Tuesday, 7 May 2013

Buzzing off this mortal coil



Courier Countryside Column 3rd May  under heading:

Please bee  discreet over the fate of London hives

The first shaft of spring sunshine and the Bees begin to emerge from their hives.  It’s always a huge relief to see they’ve made it through the winter.  I’ve only lost three or four colonies in twenty five years bee-keeping but it’s extremely distressing when it happens with the hive floor piled high with little bodies. Even though pesticides may be to blame, you inevitably worry it’s your fault. Take off too much honey, or replace their winter stores with too little with sugar syrup, and they can starve.
The last losses were London bees.  In a city you have to be much more careful to avoid swarming.
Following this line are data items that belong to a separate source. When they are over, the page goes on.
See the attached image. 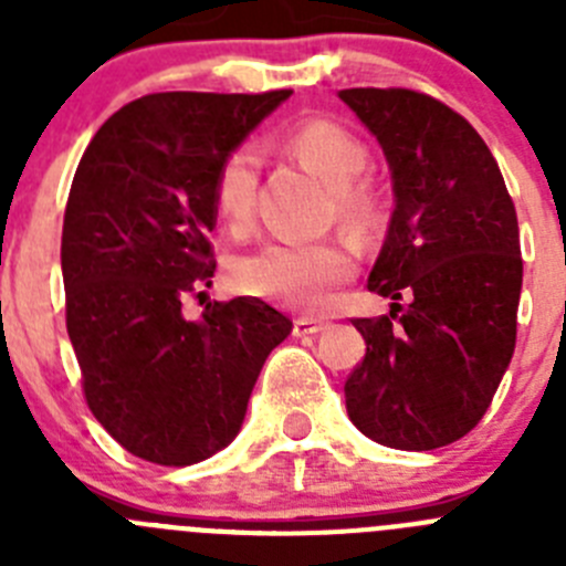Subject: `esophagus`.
I'll return each mask as SVG.
<instances>
[{"instance_id": "esophagus-1", "label": "esophagus", "mask_w": 566, "mask_h": 566, "mask_svg": "<svg viewBox=\"0 0 566 566\" xmlns=\"http://www.w3.org/2000/svg\"><path fill=\"white\" fill-rule=\"evenodd\" d=\"M326 328L323 319H314V317H297L294 319V337H314Z\"/></svg>"}]
</instances>
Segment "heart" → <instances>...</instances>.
Here are the masks:
<instances>
[{
    "label": "heart",
    "instance_id": "1",
    "mask_svg": "<svg viewBox=\"0 0 566 566\" xmlns=\"http://www.w3.org/2000/svg\"><path fill=\"white\" fill-rule=\"evenodd\" d=\"M274 147L312 167L334 187L339 221L368 229L379 218V192L359 178L368 167V147L337 118L306 115L274 133ZM258 155L252 147H234L218 164L212 178V212L227 232L247 234L258 212ZM357 269L352 247L343 240H269L243 254L232 266L234 286L249 297L289 308H319L328 294Z\"/></svg>",
    "mask_w": 566,
    "mask_h": 566
}]
</instances>
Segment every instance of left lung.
<instances>
[{
    "mask_svg": "<svg viewBox=\"0 0 566 566\" xmlns=\"http://www.w3.org/2000/svg\"><path fill=\"white\" fill-rule=\"evenodd\" d=\"M339 98L382 144L397 195L368 277L394 303L352 319L365 357L345 379V408L374 442L433 451L476 428L516 348V207L482 135L439 98L408 87Z\"/></svg>",
    "mask_w": 566,
    "mask_h": 566,
    "instance_id": "left-lung-1",
    "label": "left lung"
}]
</instances>
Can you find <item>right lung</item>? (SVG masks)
<instances>
[{
  "label": "right lung",
  "instance_id": "add662e5",
  "mask_svg": "<svg viewBox=\"0 0 566 566\" xmlns=\"http://www.w3.org/2000/svg\"><path fill=\"white\" fill-rule=\"evenodd\" d=\"M289 96H142L78 161L62 227L67 334L87 408L133 457L184 468L227 448L260 368L292 334L258 297L184 317L214 274V169Z\"/></svg>",
  "mask_w": 566,
  "mask_h": 566
}]
</instances>
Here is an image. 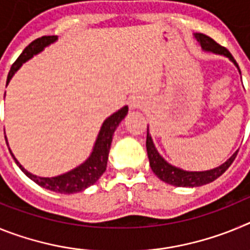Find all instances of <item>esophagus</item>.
I'll return each mask as SVG.
<instances>
[{
	"label": "esophagus",
	"mask_w": 250,
	"mask_h": 250,
	"mask_svg": "<svg viewBox=\"0 0 250 250\" xmlns=\"http://www.w3.org/2000/svg\"><path fill=\"white\" fill-rule=\"evenodd\" d=\"M143 106H144V101L139 98H134L131 100V103H130V107H131V110L141 109Z\"/></svg>",
	"instance_id": "34e87169"
}]
</instances>
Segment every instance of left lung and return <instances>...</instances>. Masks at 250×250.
Masks as SVG:
<instances>
[{"label":"left lung","instance_id":"obj_1","mask_svg":"<svg viewBox=\"0 0 250 250\" xmlns=\"http://www.w3.org/2000/svg\"><path fill=\"white\" fill-rule=\"evenodd\" d=\"M195 40L199 42L200 47L205 52H211V54L220 55V56H225L227 59H229L231 62L235 65V67L238 68V71L240 74V68L238 66L237 61L234 60V57L231 56V54L228 50L223 46H220L219 43H216L213 39H210L209 36L204 34H194ZM146 151H147V158H149L150 167L155 173V175L158 176L160 180H163L164 183L170 185H174V187H182V188H195V187H202V185L209 184V183L214 182L215 179L219 178L222 174L225 173V170L228 169L231 165V163L234 161L235 156H237V152H234L233 155L228 159V160L223 163L219 167H214L210 170H204V171H188V170H183L178 167H174V165L169 164L167 160H165L163 156L159 154V151L156 150L155 144L152 141L151 135L149 132V125H147V136H146Z\"/></svg>","mask_w":250,"mask_h":250}]
</instances>
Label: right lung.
<instances>
[{
  "mask_svg": "<svg viewBox=\"0 0 250 250\" xmlns=\"http://www.w3.org/2000/svg\"><path fill=\"white\" fill-rule=\"evenodd\" d=\"M56 41L57 36H42L40 37V39L35 40V41H32L25 50L22 51V54L20 55L19 59H17L16 61H15V63L11 66L6 85L10 83L13 75L19 71L20 67H21L26 61L32 59L35 55L40 54L41 51L45 50V47L50 46L51 43L56 42ZM4 95H6V92H4ZM127 111H129V106L125 105L124 107H121L120 110H118L116 112L110 115L109 118L104 121L103 125H101L100 127V131H99L98 134V138L95 140L91 154H90L89 158L86 159L83 163H81L79 167H74V169H71L70 171H67V173H63L61 174V175L57 176H51V178L37 176L35 175V174L27 171L25 167L20 164V161L17 160L16 156L13 155V152L11 151L10 146H8L7 138H6V136H4V138H6L8 150H10L11 155H12L13 160H15V163L17 164V167H19L20 169L32 180V182L39 184L40 187L45 188V189L55 191V193H79V191L85 190V189H87L89 187L94 185L95 183L100 179V176L105 173L106 165H107V159H109V151L110 145H111L112 141V135H114L116 127L119 126V124H120L121 121H123V119L127 115Z\"/></svg>",
  "mask_w": 250,
  "mask_h": 250,
  "instance_id": "1",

Neighbours don’t take kindly to twenty thousand insects buzzing loudly round their back garden – even though swarming bees are extremely unlikely to attack or sting you.
So friends in Crouch End had decided to part with two colonies and one evening at the end of October we blocked the hive entrances with foam rubber, screwed the supers together tightly, and wheeled them down the garden path into the back of the car.  It’s rather nerve wracking driving with bees.  However well secured, you always imagine one or two will find a way out and start buzzing round your head just as you’re overtaking an articulated lorry. So I decided to wear my full protective suit with hat, veil and gloves. 
It so happened that it was the 31st, and the streets of North London were heaving with ghoulishly costumed children demanding sweets with menaces. I distinctly remember one little witch peering into the car and saying loudly “that man’s wearing a funny Halloween costume mummy”.
The journey was uneventful with not a single escapee.   I arrived at the Orchard in the pitch dark and did my best to make them comfortable in their new home.  But they clearly couldn’t adapt to country living, and the whole of the following summer they struggled to make up numbers.  I even bought a new queen when I failed to find eggs or larvae in one brood box. Despite plentiful autumn feeding, they were all dead by the following spring.  I still haven’t been able to tell my friends in N8.  But two new colonies are up in the Orchard now, so if they do visit I hope they won’t realise they’re different bees. They can be a bit hard to tell apart!